[TASK GOAL] Reproduce without any pictures the lines from the one that contains "Лазерное Фракционное неабляционное" through the end of the records, exactly as written.

[TASK INPUT]
--- START ---

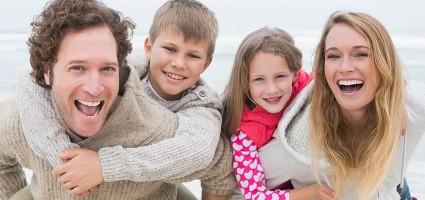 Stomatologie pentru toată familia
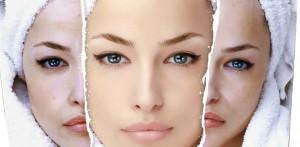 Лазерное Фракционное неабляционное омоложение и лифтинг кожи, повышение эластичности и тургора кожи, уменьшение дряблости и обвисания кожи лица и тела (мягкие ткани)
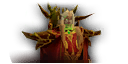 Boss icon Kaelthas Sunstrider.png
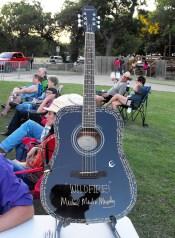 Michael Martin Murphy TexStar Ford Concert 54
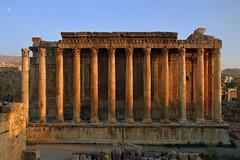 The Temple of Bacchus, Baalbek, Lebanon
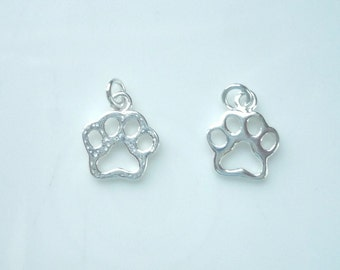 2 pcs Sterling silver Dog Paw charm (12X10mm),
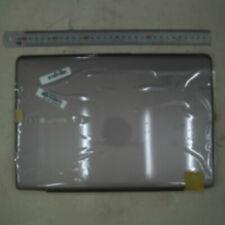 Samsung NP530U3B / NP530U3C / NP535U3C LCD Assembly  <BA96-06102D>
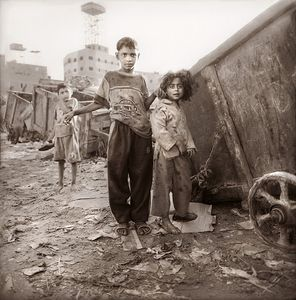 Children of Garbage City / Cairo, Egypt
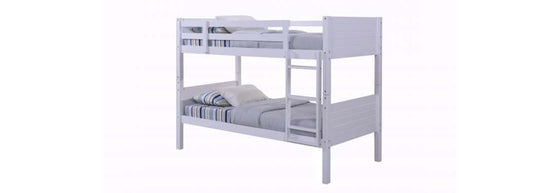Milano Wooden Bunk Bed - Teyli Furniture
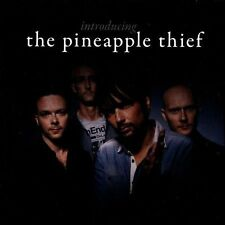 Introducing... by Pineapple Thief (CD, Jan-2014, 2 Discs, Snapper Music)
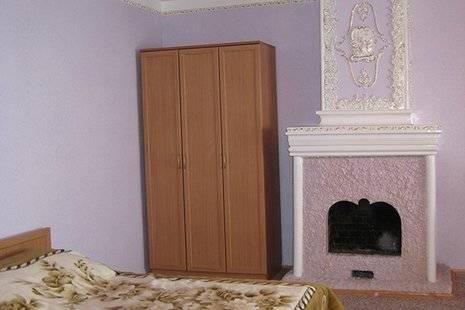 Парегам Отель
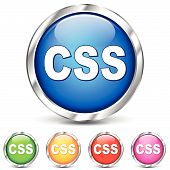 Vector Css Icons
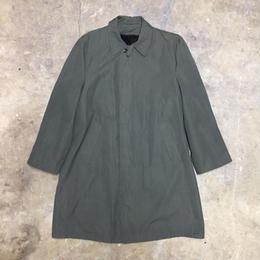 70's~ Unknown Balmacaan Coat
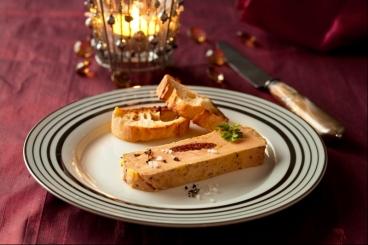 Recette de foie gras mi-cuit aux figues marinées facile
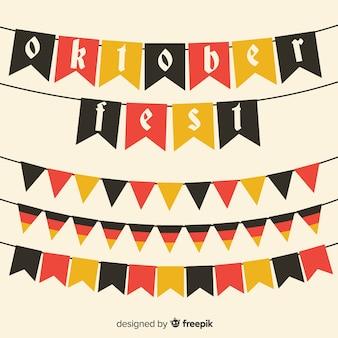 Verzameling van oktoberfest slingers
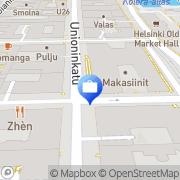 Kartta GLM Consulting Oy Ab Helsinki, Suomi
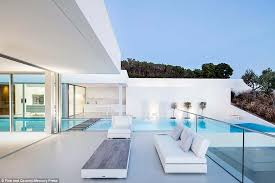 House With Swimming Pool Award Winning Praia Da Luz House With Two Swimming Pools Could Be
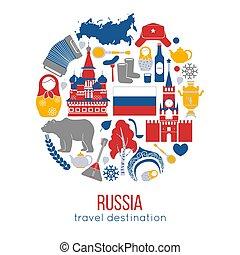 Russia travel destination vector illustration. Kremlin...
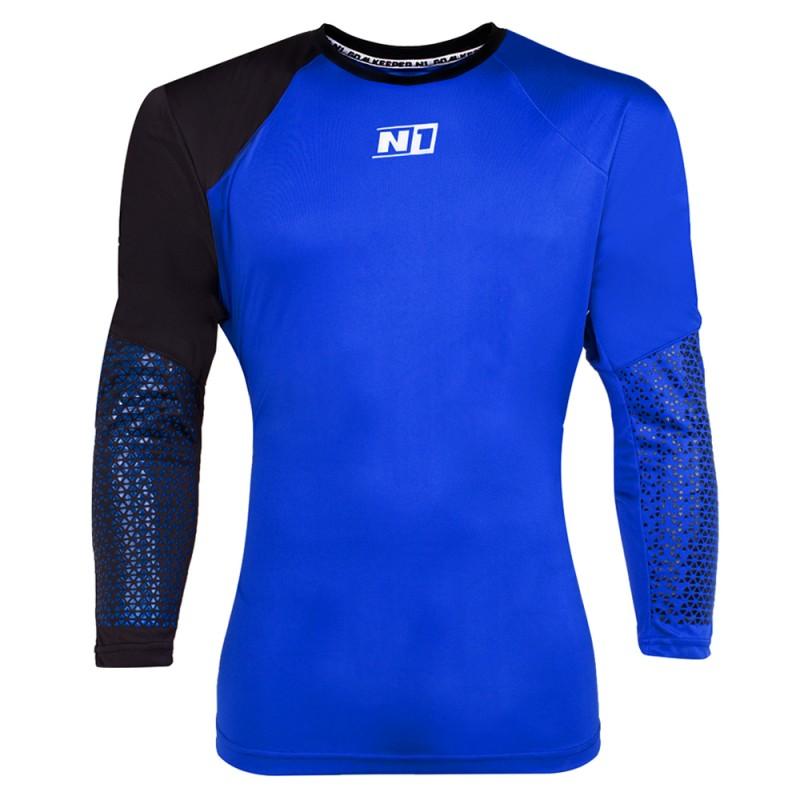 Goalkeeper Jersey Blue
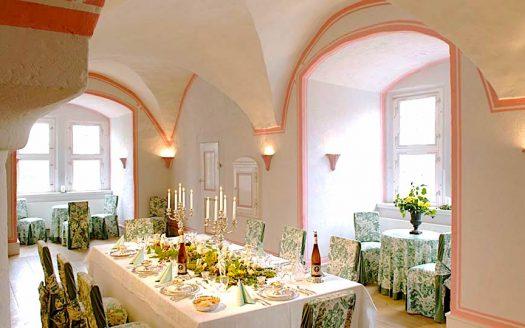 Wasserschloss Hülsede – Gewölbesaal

--- END ---

[TASK OUTPUT]
 Лазерное Фракционное неабляционное омоложение и лифтинг кожи, повышение эластичности и тургора кожи, уменьшение дряблости и обвисания кожи лица и тела (мягкие ткани)
 Boss icon Kaelthas Sunstrider.png
 Michael Martin Murphy TexStar Ford Concert 54
 The Temple of Bacchus, Baalbek, Lebanon
 2 pcs Sterling silver Dog Paw charm (12X10mm),
 Samsung NP530U3B / NP530U3C / NP535U3C LCD Assembly  <BA96-06102D>
 Children of Garbage City / Cairo, Egypt
Milano Wooden Bunk Bed - Teyli Furniture
 Introducing... by Pineapple Thief (CD, Jan-2014, 2 Discs, Snapper Music)
 Парегам Отель
 Vector Css Icons
 70's~ Unknown Balmacaan Coat
 Recette de foie gras mi-cuit aux figues marinées facile
 Verzameling van oktoberfest slingers
 Kartta GLM Consulting Oy Ab Helsinki, Suomi
 House With Swimming Pool Award Winning Praia Da Luz House With Two Swimming Pools Could Be
 Russia travel destination vector illustration. Kremlin...
 Goalkeeper Jersey Blue
 Wasserschloss Hülsede – Gewölbesaal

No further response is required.